“No; but I have read a review of it. That, as I told Hugh, was enough.”

Mrs. Owen hesitated.

“Now I’m going to be very brave,” she said. “I am going to ask you to see it. There is something in it, is there not, Mr. Grainger, which somehow redeems the painful character of the plot. It is not wrong-doing that one condones, I think; it is the dreadful punishment that one pities. Surely one may pity everyone who is being punished, however justly.”

Then Canon Alington made an enormous concession.

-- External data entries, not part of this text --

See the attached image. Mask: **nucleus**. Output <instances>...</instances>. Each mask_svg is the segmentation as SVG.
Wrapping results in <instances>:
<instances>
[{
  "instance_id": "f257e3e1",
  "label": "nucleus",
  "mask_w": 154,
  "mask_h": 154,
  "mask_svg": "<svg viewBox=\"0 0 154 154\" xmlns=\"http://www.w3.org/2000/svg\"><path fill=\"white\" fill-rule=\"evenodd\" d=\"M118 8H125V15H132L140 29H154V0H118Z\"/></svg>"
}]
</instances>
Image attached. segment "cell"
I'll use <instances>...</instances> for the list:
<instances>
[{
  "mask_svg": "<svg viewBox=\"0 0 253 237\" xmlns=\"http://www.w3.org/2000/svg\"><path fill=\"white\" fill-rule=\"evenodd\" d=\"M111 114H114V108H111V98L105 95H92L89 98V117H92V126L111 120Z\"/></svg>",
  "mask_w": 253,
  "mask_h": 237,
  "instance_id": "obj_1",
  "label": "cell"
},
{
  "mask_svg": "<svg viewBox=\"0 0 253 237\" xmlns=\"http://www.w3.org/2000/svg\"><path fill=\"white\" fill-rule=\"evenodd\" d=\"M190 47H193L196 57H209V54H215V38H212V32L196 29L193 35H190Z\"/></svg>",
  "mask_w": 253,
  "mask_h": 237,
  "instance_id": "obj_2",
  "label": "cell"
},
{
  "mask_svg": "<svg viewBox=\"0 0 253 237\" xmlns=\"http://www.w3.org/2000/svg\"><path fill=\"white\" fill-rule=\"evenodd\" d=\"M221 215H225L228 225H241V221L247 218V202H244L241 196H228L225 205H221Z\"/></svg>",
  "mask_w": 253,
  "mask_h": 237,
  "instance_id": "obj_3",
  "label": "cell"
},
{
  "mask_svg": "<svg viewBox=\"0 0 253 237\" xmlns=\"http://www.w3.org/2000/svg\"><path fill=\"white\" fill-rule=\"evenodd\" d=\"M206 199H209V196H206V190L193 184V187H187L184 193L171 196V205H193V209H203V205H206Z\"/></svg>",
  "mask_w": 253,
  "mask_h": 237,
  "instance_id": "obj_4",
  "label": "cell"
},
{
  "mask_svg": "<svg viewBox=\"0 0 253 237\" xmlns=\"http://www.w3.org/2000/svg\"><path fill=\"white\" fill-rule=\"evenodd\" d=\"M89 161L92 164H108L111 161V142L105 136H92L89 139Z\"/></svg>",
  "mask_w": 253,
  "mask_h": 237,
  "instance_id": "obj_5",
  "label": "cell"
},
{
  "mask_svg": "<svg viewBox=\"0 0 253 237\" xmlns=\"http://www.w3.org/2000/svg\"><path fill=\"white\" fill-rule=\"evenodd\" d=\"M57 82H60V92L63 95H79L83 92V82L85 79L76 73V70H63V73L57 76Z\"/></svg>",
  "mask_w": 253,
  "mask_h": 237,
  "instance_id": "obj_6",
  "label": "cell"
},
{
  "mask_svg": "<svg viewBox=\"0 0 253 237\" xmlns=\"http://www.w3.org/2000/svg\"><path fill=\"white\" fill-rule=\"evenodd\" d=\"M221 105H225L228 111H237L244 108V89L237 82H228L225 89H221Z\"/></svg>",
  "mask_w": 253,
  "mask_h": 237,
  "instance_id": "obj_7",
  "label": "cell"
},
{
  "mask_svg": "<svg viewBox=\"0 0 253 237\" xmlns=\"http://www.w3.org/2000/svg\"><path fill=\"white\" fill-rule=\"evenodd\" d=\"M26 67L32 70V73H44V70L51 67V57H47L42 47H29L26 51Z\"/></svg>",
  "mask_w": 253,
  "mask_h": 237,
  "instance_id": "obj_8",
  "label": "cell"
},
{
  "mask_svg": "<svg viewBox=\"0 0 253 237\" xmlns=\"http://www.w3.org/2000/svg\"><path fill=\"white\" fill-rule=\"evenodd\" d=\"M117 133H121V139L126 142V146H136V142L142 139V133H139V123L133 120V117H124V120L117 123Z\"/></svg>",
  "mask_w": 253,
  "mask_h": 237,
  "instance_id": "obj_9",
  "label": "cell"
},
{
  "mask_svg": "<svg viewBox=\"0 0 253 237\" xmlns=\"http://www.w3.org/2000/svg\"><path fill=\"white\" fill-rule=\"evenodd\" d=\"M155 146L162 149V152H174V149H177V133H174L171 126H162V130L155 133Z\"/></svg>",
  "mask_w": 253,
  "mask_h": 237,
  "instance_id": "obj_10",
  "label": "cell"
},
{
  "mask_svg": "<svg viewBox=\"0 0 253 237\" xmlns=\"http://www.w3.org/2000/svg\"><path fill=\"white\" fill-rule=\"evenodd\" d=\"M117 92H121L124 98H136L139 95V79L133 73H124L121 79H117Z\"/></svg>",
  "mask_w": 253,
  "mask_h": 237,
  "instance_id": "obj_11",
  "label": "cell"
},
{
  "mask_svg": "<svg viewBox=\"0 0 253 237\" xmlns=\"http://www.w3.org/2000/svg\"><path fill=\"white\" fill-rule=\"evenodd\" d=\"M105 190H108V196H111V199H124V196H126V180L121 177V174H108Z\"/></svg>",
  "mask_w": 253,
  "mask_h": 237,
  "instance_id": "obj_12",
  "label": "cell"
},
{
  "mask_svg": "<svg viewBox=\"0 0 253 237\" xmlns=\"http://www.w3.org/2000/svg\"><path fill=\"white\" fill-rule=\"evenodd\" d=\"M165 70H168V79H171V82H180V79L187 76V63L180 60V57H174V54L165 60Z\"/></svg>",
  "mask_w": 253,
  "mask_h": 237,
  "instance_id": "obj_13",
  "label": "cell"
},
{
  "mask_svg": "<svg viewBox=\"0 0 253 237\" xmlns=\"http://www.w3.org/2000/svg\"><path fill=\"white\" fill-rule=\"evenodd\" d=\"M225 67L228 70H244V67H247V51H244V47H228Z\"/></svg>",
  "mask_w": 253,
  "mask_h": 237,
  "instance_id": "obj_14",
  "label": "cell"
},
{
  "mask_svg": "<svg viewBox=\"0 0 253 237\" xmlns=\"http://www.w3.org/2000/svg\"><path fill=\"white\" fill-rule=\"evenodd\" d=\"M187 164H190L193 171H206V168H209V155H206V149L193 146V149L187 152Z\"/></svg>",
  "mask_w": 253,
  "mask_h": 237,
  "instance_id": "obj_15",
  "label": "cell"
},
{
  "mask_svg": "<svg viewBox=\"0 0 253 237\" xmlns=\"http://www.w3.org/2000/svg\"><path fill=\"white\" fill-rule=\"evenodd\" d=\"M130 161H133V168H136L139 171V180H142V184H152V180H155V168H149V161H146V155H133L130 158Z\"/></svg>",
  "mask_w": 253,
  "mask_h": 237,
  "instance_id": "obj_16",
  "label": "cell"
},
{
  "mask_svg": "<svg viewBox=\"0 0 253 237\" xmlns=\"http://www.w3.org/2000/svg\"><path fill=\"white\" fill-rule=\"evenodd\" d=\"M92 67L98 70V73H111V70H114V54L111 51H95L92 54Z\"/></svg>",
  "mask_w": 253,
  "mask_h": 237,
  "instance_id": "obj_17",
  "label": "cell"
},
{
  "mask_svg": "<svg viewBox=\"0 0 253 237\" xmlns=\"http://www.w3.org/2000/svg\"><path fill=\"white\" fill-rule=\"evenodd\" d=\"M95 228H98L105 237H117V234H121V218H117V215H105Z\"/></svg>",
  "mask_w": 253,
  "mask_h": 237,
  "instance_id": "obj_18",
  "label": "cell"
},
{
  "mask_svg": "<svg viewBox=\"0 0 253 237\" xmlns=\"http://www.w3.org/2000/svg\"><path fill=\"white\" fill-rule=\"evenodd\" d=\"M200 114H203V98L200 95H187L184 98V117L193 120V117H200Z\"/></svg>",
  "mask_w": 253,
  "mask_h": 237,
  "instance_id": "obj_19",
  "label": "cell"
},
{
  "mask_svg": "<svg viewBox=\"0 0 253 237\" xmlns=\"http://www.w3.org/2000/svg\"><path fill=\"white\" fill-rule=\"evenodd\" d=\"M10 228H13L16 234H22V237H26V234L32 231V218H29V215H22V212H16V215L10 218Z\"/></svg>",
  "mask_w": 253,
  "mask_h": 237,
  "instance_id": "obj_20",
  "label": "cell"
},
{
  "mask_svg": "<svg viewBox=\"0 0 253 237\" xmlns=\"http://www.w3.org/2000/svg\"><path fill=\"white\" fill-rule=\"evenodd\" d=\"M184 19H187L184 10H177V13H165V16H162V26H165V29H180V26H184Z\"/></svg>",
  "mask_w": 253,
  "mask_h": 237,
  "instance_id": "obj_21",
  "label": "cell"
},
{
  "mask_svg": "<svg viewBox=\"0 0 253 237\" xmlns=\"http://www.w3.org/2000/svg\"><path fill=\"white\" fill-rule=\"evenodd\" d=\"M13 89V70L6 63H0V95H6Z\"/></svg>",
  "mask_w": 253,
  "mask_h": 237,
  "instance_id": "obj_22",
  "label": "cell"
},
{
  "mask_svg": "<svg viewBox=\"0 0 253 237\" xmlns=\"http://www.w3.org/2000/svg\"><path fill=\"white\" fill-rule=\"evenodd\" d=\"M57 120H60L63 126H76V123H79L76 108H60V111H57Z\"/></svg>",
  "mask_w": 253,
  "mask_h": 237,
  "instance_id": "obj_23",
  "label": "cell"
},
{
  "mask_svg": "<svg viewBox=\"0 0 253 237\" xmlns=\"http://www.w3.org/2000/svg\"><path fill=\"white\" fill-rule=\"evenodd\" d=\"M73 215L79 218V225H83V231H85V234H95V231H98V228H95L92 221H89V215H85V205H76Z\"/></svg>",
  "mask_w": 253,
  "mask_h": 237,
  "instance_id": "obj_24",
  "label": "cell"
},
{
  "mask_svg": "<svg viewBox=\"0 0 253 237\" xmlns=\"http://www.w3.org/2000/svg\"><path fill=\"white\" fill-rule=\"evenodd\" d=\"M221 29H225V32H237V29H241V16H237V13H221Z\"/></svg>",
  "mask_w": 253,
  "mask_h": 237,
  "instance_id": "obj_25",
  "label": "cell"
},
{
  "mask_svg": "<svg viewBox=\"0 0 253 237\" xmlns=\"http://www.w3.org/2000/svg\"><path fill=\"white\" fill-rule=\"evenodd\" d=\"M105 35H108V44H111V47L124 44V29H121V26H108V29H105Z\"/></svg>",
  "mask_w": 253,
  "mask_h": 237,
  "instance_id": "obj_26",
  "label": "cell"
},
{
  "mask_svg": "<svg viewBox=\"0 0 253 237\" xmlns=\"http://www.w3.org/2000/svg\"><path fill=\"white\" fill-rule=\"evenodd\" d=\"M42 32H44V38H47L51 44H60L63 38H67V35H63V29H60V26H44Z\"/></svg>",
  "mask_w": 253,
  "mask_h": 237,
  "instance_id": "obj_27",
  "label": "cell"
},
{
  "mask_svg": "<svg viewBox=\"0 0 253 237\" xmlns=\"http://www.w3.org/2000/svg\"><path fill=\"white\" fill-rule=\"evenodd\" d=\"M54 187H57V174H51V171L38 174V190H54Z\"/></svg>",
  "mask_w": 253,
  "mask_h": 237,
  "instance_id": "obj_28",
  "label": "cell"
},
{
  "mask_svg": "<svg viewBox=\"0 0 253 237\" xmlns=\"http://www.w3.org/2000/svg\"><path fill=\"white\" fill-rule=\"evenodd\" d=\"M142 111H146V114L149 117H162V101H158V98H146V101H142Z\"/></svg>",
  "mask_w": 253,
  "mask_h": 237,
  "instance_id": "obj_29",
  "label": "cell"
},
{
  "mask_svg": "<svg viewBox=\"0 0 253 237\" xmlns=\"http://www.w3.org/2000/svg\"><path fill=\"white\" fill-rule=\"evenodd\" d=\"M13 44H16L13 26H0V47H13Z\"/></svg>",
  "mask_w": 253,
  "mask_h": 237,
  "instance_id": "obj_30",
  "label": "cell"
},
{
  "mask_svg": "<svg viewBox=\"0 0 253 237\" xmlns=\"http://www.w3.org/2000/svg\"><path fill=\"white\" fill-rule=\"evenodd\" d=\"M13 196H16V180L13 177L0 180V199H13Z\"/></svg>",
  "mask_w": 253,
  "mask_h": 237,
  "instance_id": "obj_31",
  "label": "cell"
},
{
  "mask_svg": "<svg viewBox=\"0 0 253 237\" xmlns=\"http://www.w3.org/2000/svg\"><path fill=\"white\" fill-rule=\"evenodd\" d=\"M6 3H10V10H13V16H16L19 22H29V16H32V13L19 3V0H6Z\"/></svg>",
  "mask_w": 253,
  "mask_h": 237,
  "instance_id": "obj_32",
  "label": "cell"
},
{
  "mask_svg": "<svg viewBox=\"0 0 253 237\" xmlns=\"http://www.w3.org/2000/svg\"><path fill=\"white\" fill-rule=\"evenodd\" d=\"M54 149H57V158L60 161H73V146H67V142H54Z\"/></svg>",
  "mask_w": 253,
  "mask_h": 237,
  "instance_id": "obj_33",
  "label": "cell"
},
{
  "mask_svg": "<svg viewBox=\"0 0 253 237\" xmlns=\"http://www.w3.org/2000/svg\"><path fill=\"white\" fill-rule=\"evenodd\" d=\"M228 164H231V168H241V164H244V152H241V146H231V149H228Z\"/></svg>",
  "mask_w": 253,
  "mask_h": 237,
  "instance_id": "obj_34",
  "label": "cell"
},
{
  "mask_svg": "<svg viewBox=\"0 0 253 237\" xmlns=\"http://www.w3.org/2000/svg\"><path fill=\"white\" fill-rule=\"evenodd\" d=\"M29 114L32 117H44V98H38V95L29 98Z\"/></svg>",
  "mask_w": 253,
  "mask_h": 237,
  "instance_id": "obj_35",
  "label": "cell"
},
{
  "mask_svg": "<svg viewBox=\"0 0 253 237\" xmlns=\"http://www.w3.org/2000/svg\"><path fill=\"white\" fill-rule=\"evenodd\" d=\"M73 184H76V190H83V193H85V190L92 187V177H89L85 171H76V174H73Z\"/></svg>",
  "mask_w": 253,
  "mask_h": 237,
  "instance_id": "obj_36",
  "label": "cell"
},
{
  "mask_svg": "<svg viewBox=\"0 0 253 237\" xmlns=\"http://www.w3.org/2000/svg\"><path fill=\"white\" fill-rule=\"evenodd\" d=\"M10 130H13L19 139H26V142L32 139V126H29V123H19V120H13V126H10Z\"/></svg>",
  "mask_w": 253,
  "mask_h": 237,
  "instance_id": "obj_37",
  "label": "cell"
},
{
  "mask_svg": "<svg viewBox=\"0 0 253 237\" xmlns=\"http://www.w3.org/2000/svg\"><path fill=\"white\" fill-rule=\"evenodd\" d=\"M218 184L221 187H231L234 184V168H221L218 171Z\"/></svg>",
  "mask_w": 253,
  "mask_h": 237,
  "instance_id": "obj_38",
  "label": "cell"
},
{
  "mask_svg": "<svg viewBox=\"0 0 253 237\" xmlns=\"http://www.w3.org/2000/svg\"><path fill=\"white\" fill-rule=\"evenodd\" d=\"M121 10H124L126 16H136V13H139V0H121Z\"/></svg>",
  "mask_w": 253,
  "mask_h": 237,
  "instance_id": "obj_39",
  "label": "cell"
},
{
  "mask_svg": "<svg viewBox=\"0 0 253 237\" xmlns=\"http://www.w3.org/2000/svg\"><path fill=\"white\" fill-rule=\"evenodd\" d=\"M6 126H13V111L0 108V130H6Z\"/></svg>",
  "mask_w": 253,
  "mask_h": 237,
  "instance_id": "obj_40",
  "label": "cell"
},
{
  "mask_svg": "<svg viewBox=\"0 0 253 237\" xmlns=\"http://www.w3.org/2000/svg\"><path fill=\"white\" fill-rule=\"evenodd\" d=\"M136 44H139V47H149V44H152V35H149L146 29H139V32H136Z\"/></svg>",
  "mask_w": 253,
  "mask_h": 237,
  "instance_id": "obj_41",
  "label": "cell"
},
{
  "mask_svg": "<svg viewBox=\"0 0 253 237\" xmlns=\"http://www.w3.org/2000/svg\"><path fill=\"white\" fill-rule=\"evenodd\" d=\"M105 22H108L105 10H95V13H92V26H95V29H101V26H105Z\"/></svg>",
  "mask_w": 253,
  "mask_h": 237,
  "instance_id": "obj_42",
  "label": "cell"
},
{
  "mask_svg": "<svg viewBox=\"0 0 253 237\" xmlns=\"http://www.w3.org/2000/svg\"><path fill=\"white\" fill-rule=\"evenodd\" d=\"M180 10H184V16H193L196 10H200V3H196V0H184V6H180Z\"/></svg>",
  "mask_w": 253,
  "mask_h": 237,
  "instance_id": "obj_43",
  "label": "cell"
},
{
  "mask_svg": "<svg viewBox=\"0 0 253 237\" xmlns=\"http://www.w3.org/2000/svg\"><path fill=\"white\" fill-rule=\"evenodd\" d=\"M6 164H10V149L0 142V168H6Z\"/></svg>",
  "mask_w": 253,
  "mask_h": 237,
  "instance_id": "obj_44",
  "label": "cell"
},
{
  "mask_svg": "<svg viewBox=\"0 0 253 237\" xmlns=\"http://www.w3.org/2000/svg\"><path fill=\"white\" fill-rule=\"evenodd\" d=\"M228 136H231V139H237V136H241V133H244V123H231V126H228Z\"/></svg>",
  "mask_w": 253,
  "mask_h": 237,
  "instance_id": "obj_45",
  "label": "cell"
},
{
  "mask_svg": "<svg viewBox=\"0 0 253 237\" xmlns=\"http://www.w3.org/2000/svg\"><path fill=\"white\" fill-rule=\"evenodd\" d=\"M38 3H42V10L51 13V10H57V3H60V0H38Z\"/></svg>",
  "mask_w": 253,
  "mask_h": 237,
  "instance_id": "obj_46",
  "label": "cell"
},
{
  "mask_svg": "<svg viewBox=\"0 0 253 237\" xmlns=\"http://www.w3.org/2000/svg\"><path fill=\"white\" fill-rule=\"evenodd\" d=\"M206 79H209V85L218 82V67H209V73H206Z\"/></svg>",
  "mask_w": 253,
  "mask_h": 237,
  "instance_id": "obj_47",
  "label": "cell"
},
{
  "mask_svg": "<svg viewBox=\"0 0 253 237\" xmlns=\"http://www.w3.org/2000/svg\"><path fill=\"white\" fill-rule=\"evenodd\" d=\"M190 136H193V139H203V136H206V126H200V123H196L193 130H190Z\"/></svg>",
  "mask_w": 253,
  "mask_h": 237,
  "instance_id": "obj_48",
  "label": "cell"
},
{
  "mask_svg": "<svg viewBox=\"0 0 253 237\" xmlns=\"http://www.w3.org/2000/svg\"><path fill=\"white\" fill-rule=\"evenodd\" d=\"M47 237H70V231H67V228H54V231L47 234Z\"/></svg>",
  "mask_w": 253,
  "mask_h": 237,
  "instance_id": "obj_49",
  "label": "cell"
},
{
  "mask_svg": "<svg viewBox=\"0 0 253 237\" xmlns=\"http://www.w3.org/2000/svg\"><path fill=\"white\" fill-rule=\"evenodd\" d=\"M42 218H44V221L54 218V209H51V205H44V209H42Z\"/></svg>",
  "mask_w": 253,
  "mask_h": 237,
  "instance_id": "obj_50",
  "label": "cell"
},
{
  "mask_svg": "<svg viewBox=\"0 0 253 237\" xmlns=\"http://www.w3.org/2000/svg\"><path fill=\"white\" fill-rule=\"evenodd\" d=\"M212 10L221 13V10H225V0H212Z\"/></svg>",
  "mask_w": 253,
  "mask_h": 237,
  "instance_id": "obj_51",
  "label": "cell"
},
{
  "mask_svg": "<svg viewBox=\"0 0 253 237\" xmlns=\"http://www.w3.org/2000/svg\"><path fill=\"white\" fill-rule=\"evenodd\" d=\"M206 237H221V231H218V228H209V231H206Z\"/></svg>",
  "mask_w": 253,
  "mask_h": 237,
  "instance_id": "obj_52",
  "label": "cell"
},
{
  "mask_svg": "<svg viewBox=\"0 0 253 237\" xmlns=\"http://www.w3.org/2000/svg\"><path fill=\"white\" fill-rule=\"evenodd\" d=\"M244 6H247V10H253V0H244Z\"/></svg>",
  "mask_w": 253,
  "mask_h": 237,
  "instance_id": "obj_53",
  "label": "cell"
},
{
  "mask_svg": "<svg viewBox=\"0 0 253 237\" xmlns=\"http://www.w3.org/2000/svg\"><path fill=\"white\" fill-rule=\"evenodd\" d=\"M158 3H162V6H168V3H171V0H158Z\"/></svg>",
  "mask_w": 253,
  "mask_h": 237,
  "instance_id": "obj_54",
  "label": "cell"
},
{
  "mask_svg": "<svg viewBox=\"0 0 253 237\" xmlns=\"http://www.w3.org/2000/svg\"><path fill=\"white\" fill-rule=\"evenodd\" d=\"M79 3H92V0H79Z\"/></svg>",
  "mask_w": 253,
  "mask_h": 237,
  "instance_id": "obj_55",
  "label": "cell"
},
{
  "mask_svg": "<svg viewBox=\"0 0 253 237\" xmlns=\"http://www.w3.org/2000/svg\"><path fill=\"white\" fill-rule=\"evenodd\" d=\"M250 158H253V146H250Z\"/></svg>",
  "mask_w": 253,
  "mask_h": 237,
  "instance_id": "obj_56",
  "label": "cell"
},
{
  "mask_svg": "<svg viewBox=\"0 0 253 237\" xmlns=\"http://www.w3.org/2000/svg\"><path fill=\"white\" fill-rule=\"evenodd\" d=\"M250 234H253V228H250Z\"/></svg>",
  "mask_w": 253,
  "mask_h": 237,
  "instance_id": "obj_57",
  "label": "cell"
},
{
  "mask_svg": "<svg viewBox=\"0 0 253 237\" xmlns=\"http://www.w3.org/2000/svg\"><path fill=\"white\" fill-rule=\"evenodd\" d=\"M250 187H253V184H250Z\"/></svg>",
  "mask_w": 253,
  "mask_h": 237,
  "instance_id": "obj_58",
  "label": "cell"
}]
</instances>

“I do not wish to condemn the play unheard,” he said. “And when I am in town next I will go to see it. But I don’t think anybody but you could have persuaded me to! You see, I hold very strong views on the question of what are fit subjects for Art to treat of. I believe that the object of all Art is to raise our aspirations, to make us braver, better than we were. But pity, I allow, is a Christian virtue. I confess I had not thought of the play in that light. From what I read, I drew a very different conclusion; indeed, it inspired me with the subject I am going to talk about on Tuesday at the Literific.”

Mrs. Owen clapped her hands, not having heard what was known in Mannington as the Canon’s “last portmanteau-word.”

“Literific!” she cried. “How delightful! What a sweet portmanteau. And is the paper written? And what is its title? Is it fair to ask?”

“Yes, Agnes sent out the cards this afternoon, did you not, dear? So it is no longer a secret. I call it: ‘The True Test of Literary and Artistic Immortality.’”

Mrs. Owen’s face beamed at the thought.

“And now,” she said, “I am going to be very brave again. Might we, dear Canon Alington, hear a little of it, just a little, if it would not tire you, after dinner? It would be such a treat!”